Read the full piece about who votes UKIP here.

One response to “Ukip is the most working-class-dominated party since Michael Foot’s Labour in 1983”

  1. “Or as someone else (apologies, I forget who) said of UKIP voters – they are people who have run the global race, and lost.”

    Or maybe they’re just fed-up with white, middle class, university types pointing at them and saying ‘losers’ and maybe, just maybe, they are partly right in their perception that they have lost unfairly and they are getting less out of their lives than they feel they are contributing.

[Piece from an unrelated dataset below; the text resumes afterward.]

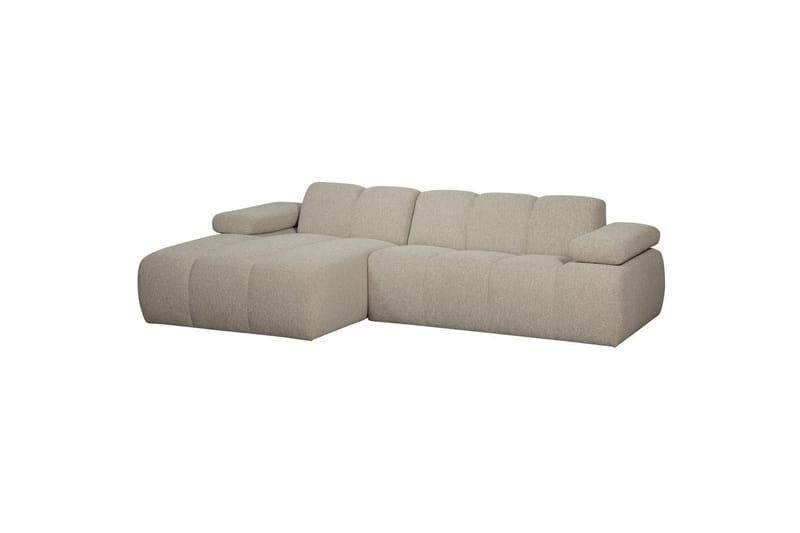Schäslong Soffa Mojo - Vänster - Möbler - Soffa - Divansoffor & schäslongsoffa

    I don’t find it surprising that UKIP draws most of its support from lower economic groups – that is traditionally where the far-right right find support. A good proportion of the British working class buy papers like the Daily Mail and vote Tory after being persuaded that it is in their interests to do so, usually by people who are nothing like them such as Farage – a public schoolboy stockbroker.
    Disaffection with politics also extends to a good proportion of white, middle-class, university-educated people as well though. The vast majority of those people didn’t go to the narrow range of schools and universities that the political elite went to and they don’t share in the same spoils from what is increasingly regarded as the self-interested behaviour of a small clique.